An inverse problem of finding two time-dependent coefficients in second order hyperbolic equations from Dirichlet to Neumann map

TL;DR

This paper addresses the inverse problem of simultaneously recovering a time-dependent velocity field and electric potential in a hyperbolic PDE from boundary measurements, providing stability estimates and extending the recoverability region.

Contribution

It introduces a method to stably determine both coefficients from boundary data in higher dimensions, expanding the known regions where recovery is possible.

Findings

Established stability estimates for the inverse problem.

Extended the recoverability region to include the entire domain.
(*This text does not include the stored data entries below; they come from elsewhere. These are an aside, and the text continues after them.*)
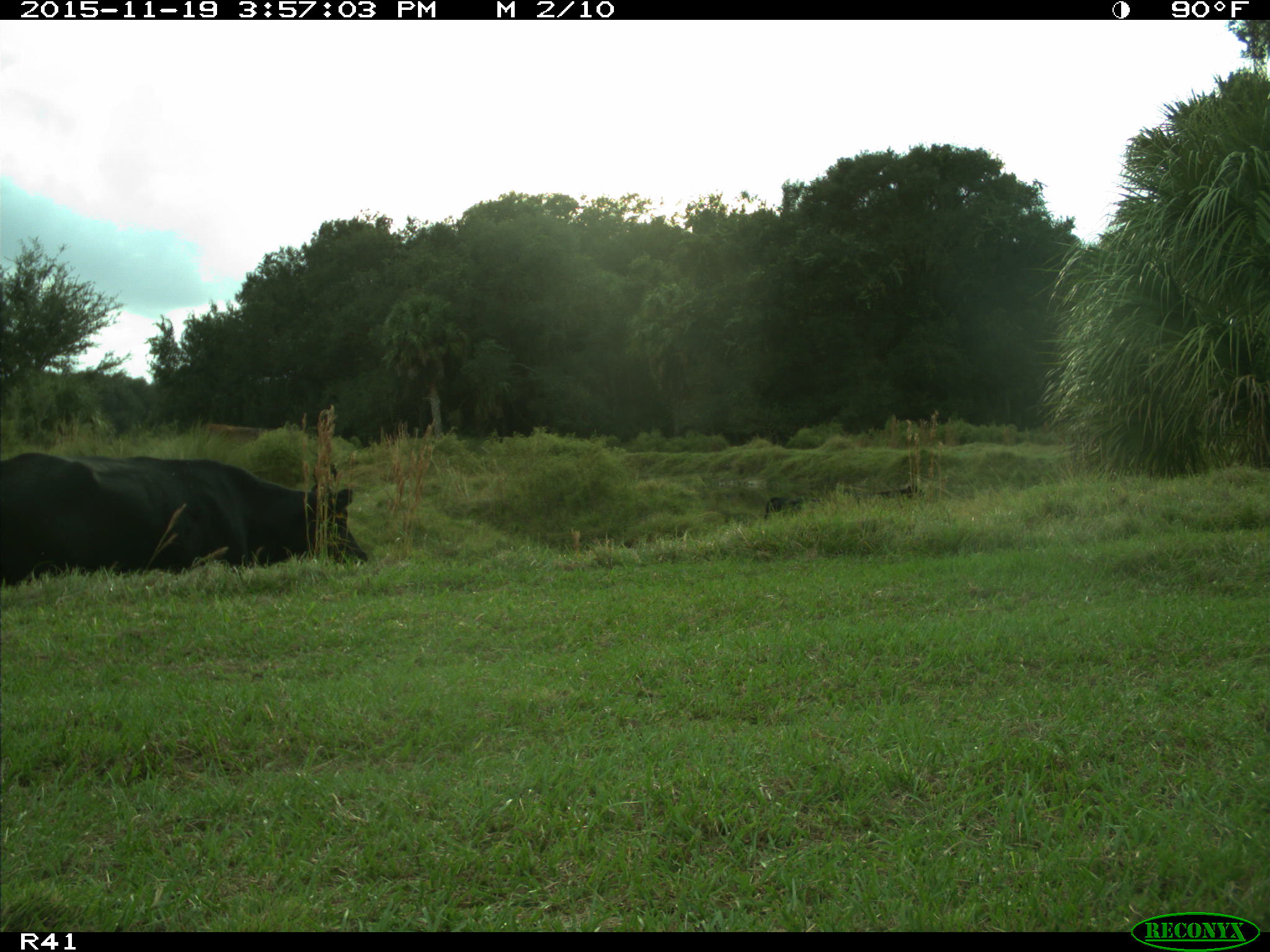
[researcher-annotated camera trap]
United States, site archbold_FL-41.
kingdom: Animalia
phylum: Chordata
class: Mammalia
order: Artiodactyla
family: Bovidae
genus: Bos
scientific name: Bos taurus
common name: domestic cow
Bos taurus (domestic cow).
Reduced the problem to a classic inverse problem for electromagnetic waves.

Abstract

In the present paper, we consider a non self adjoint hyperbolic operator with a vector field and an electric potential that depend not only on the space variable but also on the time variable. More precisely, we attempt to stably and simultaneously retrieve the real valued velocity field and the real valued potential from the knowledge of Neumann measurements performed on the whole boundary of the domain. We establish in dimension n greater than two, stability estimates for the problem under consideration. Thereafter, by enlarging the set of data we show that the unknown terms can be stably retrieved in larger regions including the whole domain. The proof of the main results are mainly based on the reduction of the inverse problem under investigation to an equivalent and classic inverse problem for an electro-magnetic wave equation.